ハイテクとローテク

2019年6月27日 木曜日

早嶋です。

中国本土への容疑者引き渡しを可能とする逃亡犯条例を巡る一連の香港のデモは、今のデジタル社会の象徴的な行動を観察できます。香港のデモに参加する若者たちは当局の監視を避けるためにSNSなどは匿名で行い、地下鉄やトラムの移動は履歴を追えないように現金で支払うなど、デジタルに痕跡を残さない工夫をしています。

匿名のSNSにはテレグラムという通信内容を暗号化して送るツールが使われています。

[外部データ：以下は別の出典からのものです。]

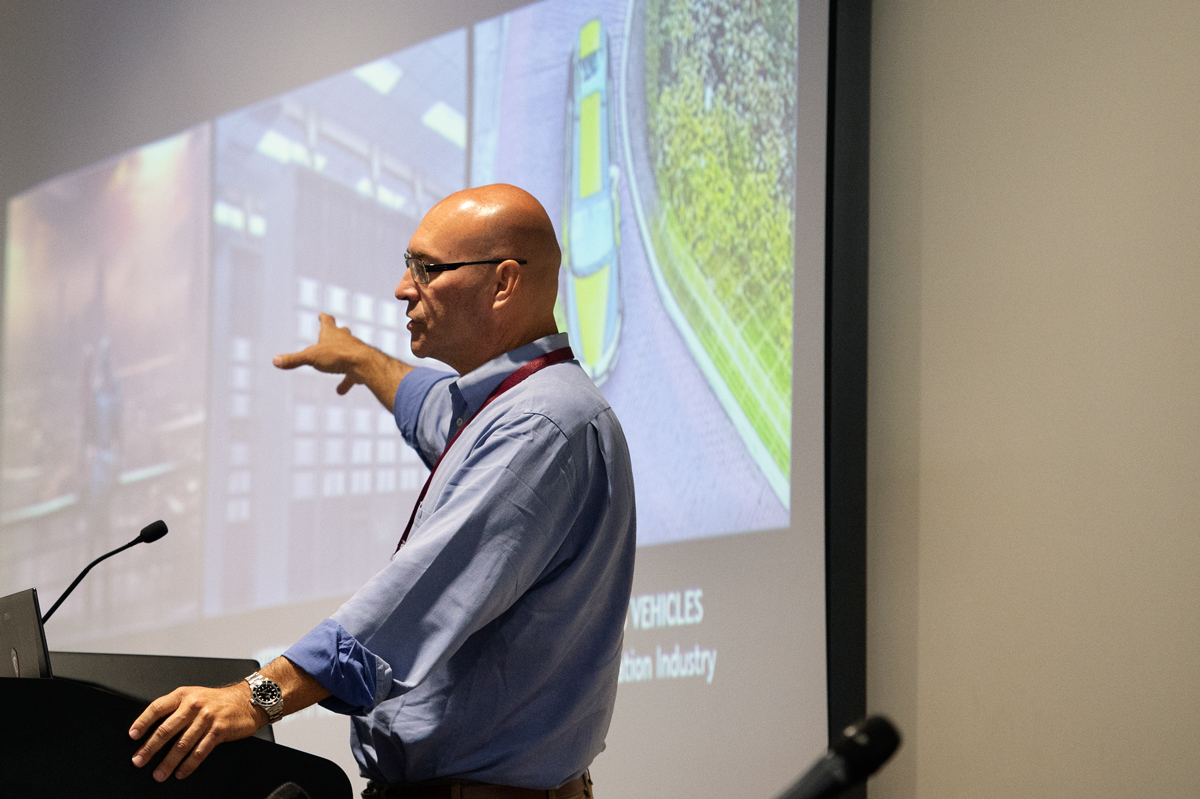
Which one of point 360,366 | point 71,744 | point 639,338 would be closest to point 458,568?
point 71,744

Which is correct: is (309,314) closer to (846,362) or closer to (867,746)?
(846,362)

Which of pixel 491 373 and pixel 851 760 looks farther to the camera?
pixel 491 373

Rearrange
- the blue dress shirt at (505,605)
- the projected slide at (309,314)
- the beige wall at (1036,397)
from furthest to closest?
the beige wall at (1036,397) < the projected slide at (309,314) < the blue dress shirt at (505,605)

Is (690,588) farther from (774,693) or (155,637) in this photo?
(155,637)

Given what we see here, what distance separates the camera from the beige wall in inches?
110

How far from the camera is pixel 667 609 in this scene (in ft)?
9.85

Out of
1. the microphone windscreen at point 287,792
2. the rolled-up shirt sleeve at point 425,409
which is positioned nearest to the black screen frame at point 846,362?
the rolled-up shirt sleeve at point 425,409

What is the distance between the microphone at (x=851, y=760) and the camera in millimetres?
705

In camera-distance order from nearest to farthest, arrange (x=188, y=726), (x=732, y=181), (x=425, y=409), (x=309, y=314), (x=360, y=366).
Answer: (x=188, y=726)
(x=425, y=409)
(x=360, y=366)
(x=309, y=314)
(x=732, y=181)

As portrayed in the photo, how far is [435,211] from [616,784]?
1.87 meters

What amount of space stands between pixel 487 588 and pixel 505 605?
0.05 meters

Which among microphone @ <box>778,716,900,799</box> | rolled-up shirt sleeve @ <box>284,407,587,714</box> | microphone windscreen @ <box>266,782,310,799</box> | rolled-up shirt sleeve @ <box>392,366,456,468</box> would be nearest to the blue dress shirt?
rolled-up shirt sleeve @ <box>284,407,587,714</box>

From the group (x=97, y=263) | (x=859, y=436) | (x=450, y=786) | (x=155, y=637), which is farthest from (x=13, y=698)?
(x=859, y=436)

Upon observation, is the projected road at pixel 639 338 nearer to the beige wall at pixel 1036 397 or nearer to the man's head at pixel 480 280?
the beige wall at pixel 1036 397
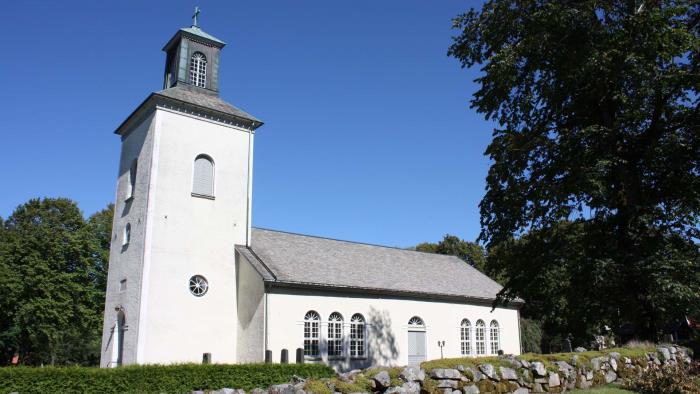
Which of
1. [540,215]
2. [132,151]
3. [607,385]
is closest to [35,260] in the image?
[132,151]

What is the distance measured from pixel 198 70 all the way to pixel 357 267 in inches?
521

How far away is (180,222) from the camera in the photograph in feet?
78.9

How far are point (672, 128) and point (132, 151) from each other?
22965 mm

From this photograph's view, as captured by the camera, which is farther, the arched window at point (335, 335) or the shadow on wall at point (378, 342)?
the shadow on wall at point (378, 342)

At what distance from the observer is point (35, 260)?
39.4 metres

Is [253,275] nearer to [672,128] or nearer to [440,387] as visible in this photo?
[440,387]

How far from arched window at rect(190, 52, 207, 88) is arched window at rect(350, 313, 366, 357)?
46.7ft

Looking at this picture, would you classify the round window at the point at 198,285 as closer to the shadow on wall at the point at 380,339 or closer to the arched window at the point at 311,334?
the arched window at the point at 311,334

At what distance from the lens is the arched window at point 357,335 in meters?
25.8

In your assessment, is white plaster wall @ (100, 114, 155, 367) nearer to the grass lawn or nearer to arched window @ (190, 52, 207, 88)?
arched window @ (190, 52, 207, 88)

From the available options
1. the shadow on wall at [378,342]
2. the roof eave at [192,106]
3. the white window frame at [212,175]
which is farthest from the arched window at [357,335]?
the roof eave at [192,106]

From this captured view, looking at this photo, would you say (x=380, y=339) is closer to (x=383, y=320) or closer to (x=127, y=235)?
(x=383, y=320)

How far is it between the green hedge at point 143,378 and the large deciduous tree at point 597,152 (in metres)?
9.45

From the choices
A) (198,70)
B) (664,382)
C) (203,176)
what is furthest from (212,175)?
(664,382)
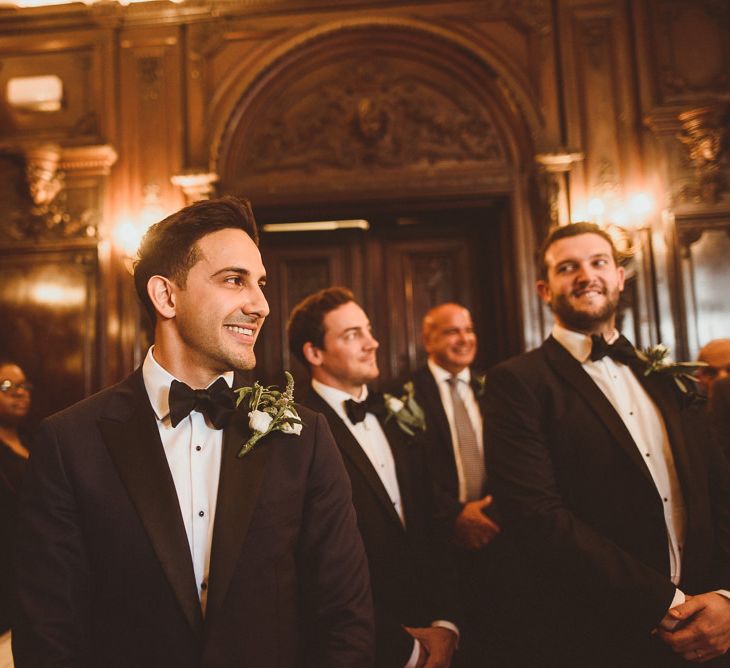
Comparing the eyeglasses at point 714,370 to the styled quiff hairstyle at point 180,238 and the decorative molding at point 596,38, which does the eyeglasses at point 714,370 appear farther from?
the styled quiff hairstyle at point 180,238

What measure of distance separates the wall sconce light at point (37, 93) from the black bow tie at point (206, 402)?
13.3 ft

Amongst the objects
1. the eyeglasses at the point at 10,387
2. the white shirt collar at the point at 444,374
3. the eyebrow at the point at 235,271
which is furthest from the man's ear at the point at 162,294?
the eyeglasses at the point at 10,387

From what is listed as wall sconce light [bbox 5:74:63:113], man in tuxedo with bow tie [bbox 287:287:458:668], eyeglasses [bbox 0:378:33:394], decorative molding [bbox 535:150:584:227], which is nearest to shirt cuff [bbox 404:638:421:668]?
man in tuxedo with bow tie [bbox 287:287:458:668]

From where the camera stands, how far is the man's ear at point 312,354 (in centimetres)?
290

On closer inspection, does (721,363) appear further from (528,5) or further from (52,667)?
(52,667)

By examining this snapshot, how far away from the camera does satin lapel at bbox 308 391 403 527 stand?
2352 millimetres

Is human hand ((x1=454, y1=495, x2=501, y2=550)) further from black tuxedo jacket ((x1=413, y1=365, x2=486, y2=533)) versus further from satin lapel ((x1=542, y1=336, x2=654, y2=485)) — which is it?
satin lapel ((x1=542, y1=336, x2=654, y2=485))

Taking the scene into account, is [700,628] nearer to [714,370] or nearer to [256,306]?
[256,306]

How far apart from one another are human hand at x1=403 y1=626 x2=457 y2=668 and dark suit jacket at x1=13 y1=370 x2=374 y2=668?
709 mm

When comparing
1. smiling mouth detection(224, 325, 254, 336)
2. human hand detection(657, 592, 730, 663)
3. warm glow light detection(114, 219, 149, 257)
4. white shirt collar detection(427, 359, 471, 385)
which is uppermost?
warm glow light detection(114, 219, 149, 257)

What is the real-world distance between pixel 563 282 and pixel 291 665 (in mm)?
1617

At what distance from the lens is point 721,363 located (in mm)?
3736

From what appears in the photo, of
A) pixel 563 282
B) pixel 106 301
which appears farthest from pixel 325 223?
pixel 563 282

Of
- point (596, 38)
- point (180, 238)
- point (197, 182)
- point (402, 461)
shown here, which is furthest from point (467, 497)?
point (596, 38)
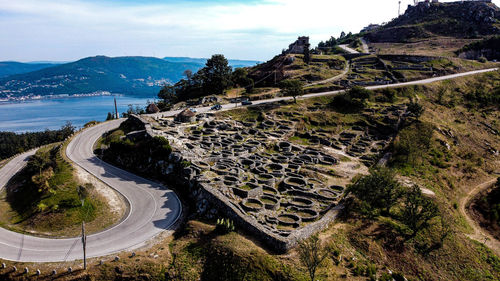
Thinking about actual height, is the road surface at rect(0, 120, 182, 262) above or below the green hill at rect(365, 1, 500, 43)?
below

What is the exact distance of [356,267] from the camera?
2981 cm

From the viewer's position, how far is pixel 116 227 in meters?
35.4

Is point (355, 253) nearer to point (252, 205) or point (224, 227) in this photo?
point (252, 205)

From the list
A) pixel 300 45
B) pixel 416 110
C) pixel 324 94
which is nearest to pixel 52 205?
pixel 324 94

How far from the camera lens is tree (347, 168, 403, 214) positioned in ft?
129

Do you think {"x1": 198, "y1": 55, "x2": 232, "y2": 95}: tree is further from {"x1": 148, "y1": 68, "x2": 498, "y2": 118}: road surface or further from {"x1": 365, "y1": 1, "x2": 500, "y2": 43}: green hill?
{"x1": 365, "y1": 1, "x2": 500, "y2": 43}: green hill

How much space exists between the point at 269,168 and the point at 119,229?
86.2 ft

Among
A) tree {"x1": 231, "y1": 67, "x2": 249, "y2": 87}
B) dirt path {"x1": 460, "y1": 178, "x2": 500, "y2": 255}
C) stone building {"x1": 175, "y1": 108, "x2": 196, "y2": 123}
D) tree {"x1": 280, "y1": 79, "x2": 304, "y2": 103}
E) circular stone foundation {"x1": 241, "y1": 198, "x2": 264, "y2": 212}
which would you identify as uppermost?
tree {"x1": 231, "y1": 67, "x2": 249, "y2": 87}

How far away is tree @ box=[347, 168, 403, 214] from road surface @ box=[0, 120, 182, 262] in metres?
25.4

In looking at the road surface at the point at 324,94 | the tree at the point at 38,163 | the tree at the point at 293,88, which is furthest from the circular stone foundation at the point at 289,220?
the tree at the point at 293,88

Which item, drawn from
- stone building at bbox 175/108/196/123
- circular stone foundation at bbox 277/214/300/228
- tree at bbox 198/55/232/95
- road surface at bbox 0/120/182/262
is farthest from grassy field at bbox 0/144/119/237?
tree at bbox 198/55/232/95

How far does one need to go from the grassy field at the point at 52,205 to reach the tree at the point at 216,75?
63.1 meters

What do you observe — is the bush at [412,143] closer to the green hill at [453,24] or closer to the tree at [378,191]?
the tree at [378,191]

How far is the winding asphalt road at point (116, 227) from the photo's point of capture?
1207 inches
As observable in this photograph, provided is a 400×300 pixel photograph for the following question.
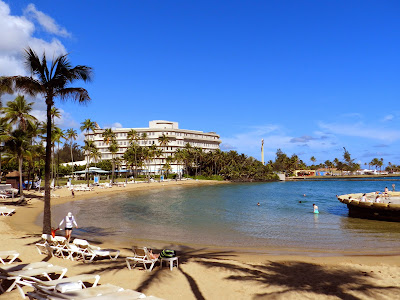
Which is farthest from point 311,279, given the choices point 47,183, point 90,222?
point 90,222

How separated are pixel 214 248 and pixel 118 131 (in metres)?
116

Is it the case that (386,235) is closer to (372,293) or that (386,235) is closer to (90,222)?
(372,293)

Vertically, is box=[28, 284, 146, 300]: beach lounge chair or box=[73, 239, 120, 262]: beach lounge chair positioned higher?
box=[28, 284, 146, 300]: beach lounge chair

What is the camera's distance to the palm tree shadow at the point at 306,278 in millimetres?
9312

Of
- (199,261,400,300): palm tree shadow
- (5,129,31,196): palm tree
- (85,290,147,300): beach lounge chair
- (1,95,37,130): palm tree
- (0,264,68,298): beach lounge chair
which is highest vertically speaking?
(1,95,37,130): palm tree

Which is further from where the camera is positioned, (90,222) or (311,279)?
(90,222)

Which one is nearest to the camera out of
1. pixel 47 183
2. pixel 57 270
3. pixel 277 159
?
pixel 57 270

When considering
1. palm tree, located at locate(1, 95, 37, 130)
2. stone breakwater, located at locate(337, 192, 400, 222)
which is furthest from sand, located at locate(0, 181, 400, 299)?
palm tree, located at locate(1, 95, 37, 130)

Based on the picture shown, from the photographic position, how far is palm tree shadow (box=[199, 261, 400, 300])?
9.31 m

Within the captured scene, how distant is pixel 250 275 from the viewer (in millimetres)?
10836

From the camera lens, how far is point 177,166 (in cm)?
12350

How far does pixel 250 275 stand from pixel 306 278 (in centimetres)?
191

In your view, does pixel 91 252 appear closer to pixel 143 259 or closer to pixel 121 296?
pixel 143 259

2017年末のイラン反政府デモで使用され注目されたツールです。香港でのデモも複数の学生団体がテレグラム上で情報交換を行っていたそうです。デモに参加されていた学生がマスクをしている姿が多くメデイアに露出していましたが、あれは監視カメラで個人情報を特定されない工夫のようです。

スマフォのGPS情報はオフにして、デモに関するメッセージなどを行った場合は直ぐに履歴を消去しているそうです。交通機関も普段は現地のスイカに相当するオクトパスを使っていますが、デモ参加の日は、乗降記録や駅や時間などをネット上に残さないように現金で購入していたそうです。そのため、通常行列ができない券売機の前には行列ができたそうです。

最近の映画にも最強のハイテクを駆使した敵を倒すヒーローは、実はハイテクが使えない昔のスパイ。徹底的なアナログはデジタル上に何ら痕跡が残らないので太刀打ちできない。そんなストーリーをいくつか見た記憶があります。しかし、中国本土では日常生活が確かにデジタル化されているので、なにかあれば直ぐに足跡をもとに党員が駆けつけるというのも理解できます。

デモの景色は変わらずとも、デジタルの進歩をまざまざと感じさせるニュースでした。